The Compute Pipeline
Compute pipelines are significantly simpler to create than graphics pipelines as there is far less state to consider. In the compute shader we use two storage buffers which contain position data for the particles as well as velocity data.
layout(set = 0, binding = 0, std430) buffer Positions
{
vec2 pos[];
} positions;
layout(set = 0, binding = 1, std430) readonly buffer Velocity
{
vec2 vel[];
} velocities;
The shader itself is fairly simple. It nudges the particles around depending on position and velocity and moves them back to the center of the screen when they go out of bounds.
void main()
{
vec2 current_pos = positions.pos[gl_GlobalInvocationID.x];
vec2 velocity = velocities.vel[gl_GlobalInvocationID.x];
current_pos += velocity;
if (current_pos.x > 0.95 ||
current_pos.x < -0.95 ||
current_pos.y > 0.95 ||
current_pos.y < -0.95)
{
current_pos = -2.0 * velocity + current_pos * 0.05;
}
positions.pos[gl_GlobalInvocationID.x] = current_pos;
}
We set up a pipeline layout similar to Rotating Texture.

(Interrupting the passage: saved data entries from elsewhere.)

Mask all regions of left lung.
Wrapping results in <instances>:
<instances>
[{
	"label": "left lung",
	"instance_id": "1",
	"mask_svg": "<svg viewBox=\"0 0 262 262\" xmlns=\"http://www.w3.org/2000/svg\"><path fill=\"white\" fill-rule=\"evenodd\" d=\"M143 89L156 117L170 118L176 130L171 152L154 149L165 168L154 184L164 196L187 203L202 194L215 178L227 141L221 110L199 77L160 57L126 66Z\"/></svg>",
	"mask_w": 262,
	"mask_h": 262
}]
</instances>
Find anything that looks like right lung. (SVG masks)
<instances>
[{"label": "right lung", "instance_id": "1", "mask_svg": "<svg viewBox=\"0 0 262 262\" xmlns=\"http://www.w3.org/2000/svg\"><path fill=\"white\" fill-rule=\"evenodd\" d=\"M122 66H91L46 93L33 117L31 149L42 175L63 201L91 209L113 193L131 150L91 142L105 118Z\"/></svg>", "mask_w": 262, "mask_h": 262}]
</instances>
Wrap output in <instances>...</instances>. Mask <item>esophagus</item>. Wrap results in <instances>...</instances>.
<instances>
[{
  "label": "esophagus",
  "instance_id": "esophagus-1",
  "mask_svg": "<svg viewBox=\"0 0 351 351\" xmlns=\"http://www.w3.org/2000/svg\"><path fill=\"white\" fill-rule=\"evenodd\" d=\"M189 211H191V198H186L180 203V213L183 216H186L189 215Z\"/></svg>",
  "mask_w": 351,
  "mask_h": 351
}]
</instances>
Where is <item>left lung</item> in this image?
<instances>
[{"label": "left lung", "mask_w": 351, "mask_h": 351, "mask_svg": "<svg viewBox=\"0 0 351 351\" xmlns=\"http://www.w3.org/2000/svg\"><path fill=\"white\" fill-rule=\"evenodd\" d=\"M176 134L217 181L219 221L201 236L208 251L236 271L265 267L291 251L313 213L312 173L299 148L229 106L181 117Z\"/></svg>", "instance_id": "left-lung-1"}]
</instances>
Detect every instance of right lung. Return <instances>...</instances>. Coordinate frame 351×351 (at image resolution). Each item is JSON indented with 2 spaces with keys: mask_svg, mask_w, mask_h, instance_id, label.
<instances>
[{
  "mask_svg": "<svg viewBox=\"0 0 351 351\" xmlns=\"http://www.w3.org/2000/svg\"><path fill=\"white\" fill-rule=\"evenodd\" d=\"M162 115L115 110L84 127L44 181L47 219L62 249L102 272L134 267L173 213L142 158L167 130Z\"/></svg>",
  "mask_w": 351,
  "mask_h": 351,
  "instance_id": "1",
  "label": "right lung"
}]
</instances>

VkDescriptorSetLayoutBinding bindings[2] = { { 0 } };
bindings[0].binding = 0;
bindings[0].descriptorType = VK_DESCRIPTOR_TYPE_STORAGE_BUFFER;
bindings[0].descriptorCount = 1;
bindings[0].stageFlags = VK_SHADER_STAGE_COMPUTE_BIT;
bindings[1].binding = 1;
bindings[1].descriptorType = VK_DESCRIPTOR_TYPE_STORAGE_BUFFER;
bindings[1].descriptorCount = 1;
bindings[1].stageFlags = VK_SHADER_STAGE_COMPUTE_BIT;
We also create a descriptor pool and descriptor set similar to Rotating Texture. We create the compute pipeline by specifying the pipeline layout and the compute shader.
initComputePipelineLayout();
initComputeDescriptorSet();
VkComputePipelineCreateInfo info = { VK_STRUCTURE_TYPE_COMPUTE_PIPELINE_CREATE_INFO };
info.stage.sType = VK_STRUCTURE_TYPE_PIPELINE_SHADER_STAGE_CREATE_INFO;
info.stage.stage = VK_SHADER_STAGE_COMPUTE_BIT;
info.stage.module = loadShaderModule(device, "shaders/particle.comp.spv");
info.stage.pName = "main";
info.layout = computePipeline.pipelineLayout;
VK_CHECK(vkCreateComputePipelines(device, pipelineCache, 1, &info, nullptr, &computePipeline.pipeline));
vkDestroyShaderModule(device, info.stage.module, nullptr);
The Graphics Pipeline
After we have run compute to move the particles around, we still need a graphics pipeline to actually draw the particles. We set up a pipeline with POINT_LIST, two attributes for position and color and enable additive blending.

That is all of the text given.